### ARTICLE

What do you do for fun while not leafleting?
I’ve always been creative – expressing myself through art and music whether it’s drawing, taking photographs, or singing. Especially when it comes to being on the road, yelling my favorite tunes is always a blast.
What has been your favorite interaction on your current leafleting tour?
So far, I would have to say when I met a student that was very standoffish towards me when I was at his college. Our first interaction was me giving him a leaflet – he instantly put up a wall of defense, feeling attacked, as he grew up on a farm. I told him that what I do is advocate for the animals that suffer on factory farms, telling him that I would be there for most of the day so he could come talk to me after he read our literature. He took it (to my surprise) and went on his way. A few hours passed and he came back with some banter on if I was having any luck; like I was wasting my time – I shook it off and continued working. I would say the class change that occurred before I left that day, he came back up to me with a more calm demeanor this time. He asked me if I was there sponsoring an event or if I was just there to hand out information. I told him about VO and what we do and he just stood there for a minute thinking, smirked, and then we wished each other a good day. I didn’t see him after that. The thing about this story that I love so much is that you could tell the wheels were turning inside his head. He started with being defensive, angry, and then came down from it after chewing over what he read. People have to face themselves before making a change; they must recognize their actions before they can make a difference, and we as activists must be calm and supportive and feel empathy for the people we talk to about this issue. Only a lucky few of us were born into vegetarianism / veganism, so we must be understanding and let others know that we were once where they are and change is possible.

######
### DATA LINES

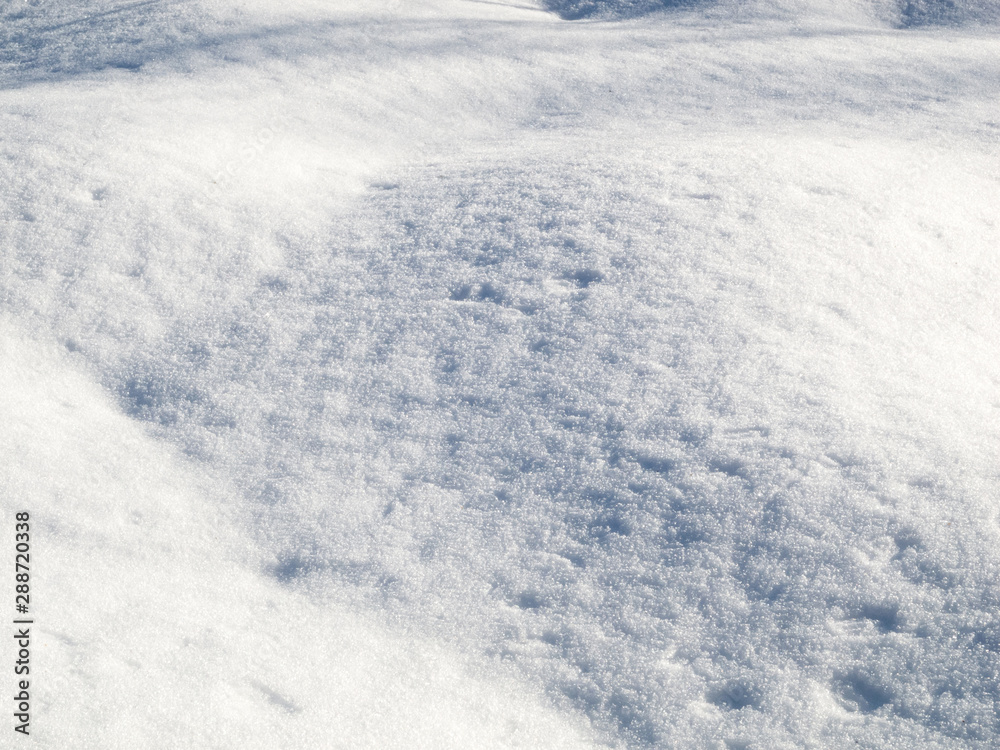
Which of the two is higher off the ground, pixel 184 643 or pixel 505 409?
pixel 505 409

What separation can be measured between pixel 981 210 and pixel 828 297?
4.08 ft

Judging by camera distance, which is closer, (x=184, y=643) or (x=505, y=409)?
(x=184, y=643)

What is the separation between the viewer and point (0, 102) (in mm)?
4613

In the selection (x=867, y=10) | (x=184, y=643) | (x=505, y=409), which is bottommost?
(x=184, y=643)

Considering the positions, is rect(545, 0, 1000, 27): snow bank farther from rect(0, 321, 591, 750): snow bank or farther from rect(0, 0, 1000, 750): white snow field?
rect(0, 321, 591, 750): snow bank

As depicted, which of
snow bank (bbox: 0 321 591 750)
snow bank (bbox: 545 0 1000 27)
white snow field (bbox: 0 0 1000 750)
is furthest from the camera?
snow bank (bbox: 545 0 1000 27)

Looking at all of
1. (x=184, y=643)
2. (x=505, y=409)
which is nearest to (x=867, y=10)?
(x=505, y=409)

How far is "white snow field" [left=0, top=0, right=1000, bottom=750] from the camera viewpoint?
2203mm

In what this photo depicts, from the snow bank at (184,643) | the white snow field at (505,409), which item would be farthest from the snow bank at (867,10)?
the snow bank at (184,643)

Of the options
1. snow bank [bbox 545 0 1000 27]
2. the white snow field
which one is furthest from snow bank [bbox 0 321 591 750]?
snow bank [bbox 545 0 1000 27]

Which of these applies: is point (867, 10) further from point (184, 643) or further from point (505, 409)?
point (184, 643)

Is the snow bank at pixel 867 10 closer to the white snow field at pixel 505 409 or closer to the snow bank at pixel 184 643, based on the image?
the white snow field at pixel 505 409

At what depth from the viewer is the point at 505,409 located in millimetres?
2980

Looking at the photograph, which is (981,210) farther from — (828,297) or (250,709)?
(250,709)
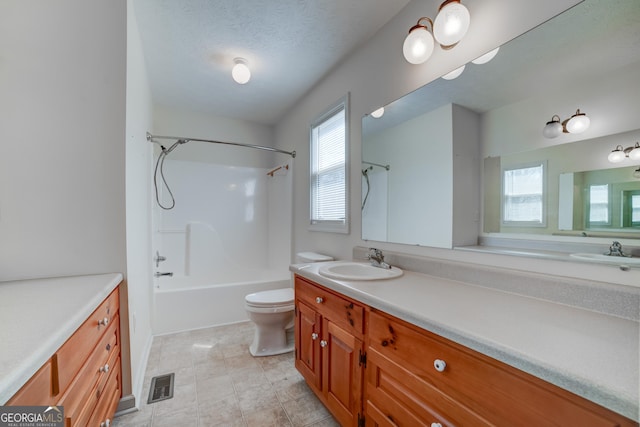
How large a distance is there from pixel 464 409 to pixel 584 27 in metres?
1.39

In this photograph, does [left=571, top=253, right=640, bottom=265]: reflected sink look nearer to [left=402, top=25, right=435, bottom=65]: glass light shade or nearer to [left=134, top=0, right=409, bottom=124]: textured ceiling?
[left=402, top=25, right=435, bottom=65]: glass light shade

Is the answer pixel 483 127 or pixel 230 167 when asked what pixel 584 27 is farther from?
pixel 230 167

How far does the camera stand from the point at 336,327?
4.36 feet

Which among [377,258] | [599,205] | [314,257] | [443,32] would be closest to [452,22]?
[443,32]

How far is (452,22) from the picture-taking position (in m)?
1.18

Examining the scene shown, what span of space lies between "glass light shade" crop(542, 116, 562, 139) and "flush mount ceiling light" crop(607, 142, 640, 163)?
0.18 metres

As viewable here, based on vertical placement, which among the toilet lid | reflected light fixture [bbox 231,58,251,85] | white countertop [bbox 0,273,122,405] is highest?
reflected light fixture [bbox 231,58,251,85]

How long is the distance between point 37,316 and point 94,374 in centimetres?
38

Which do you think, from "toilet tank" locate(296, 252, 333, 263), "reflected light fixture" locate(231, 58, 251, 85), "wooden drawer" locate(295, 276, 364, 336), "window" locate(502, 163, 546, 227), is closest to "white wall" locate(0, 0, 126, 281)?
"reflected light fixture" locate(231, 58, 251, 85)

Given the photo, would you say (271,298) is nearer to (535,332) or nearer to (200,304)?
(200,304)

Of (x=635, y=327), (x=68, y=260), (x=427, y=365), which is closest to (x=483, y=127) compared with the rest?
(x=635, y=327)

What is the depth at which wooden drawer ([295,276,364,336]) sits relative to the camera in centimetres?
118

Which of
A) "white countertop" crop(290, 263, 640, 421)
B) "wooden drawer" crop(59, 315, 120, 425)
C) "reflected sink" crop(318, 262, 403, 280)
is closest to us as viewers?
"white countertop" crop(290, 263, 640, 421)

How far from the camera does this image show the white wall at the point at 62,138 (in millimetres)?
1298
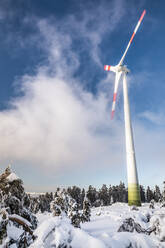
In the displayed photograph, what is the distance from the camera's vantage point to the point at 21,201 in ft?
20.1

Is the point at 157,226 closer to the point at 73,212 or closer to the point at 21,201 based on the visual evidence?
the point at 21,201

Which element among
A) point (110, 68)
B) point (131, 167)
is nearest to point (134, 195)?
point (131, 167)

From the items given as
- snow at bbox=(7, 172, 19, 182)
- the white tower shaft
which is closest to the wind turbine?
the white tower shaft

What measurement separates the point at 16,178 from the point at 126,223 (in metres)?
4.05

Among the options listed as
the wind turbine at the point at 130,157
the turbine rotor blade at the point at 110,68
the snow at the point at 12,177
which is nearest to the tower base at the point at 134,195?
the wind turbine at the point at 130,157

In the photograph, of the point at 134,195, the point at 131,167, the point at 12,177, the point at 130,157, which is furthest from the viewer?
the point at 130,157

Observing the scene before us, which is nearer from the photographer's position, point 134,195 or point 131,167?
point 134,195

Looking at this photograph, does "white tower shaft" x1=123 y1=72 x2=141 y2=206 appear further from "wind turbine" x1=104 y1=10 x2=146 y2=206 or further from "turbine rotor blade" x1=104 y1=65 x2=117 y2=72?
"turbine rotor blade" x1=104 y1=65 x2=117 y2=72

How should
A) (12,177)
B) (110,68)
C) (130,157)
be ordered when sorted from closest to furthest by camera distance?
1. (12,177)
2. (130,157)
3. (110,68)

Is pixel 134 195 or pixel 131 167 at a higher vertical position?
pixel 131 167

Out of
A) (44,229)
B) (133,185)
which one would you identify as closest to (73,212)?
(133,185)

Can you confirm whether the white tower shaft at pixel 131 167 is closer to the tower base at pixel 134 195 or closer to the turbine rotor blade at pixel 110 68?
the tower base at pixel 134 195

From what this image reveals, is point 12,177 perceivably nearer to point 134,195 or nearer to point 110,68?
point 134,195

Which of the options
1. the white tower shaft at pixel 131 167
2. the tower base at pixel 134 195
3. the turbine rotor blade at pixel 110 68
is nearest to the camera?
the tower base at pixel 134 195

######

TASK 1
Summarize the interview in two sentences.
TASK 2
Duplicate everything in the interview from "I’ve always been" down to "current leafleting tour?".
TASK 3
Pick up the leafleting interview after its final sentence and carry it on.
The data are separate material, distinct from the interview.

TASK OUTPUT 1
The interviewee is creative through drawing, taking photographs and singing, and especially enjoys singing favorite tunes while on the road. Their favorite interaction on the current leafleting tour was with a defensive student who had grown up on a farm but later returned calmer after reading the literature, which the interviewee sees as showing that activists must be calm, supportive and empathetic because change is possible.

TASK OUTPUT 2
I’ve always been creative – expressing myself through art and music whether it’s drawing, taking photographs, or singing. Especially when it comes to being on the road, yelling my favorite tunes is always a blast.
What has been your favorite interaction on your current leafleting tour?

TASK OUTPUT 3
Do you have any advice for those hesitant about leafleting?
Go for it! I was incredibly nervous my first time. Sometimes we’re overcome with fear of rejection or possibilities of negative interactions and that’s normal, but once you get warmed up and start doing it, it’s a piece of vegan cake. For the most part, people who receive our leaflets aren’t rude; they’ll either take it or they’ll say no thanks. If you’re hesitant about it, bring a friend along, you can play off each other’s positive vibes and it relieves that shyness you may be feeling.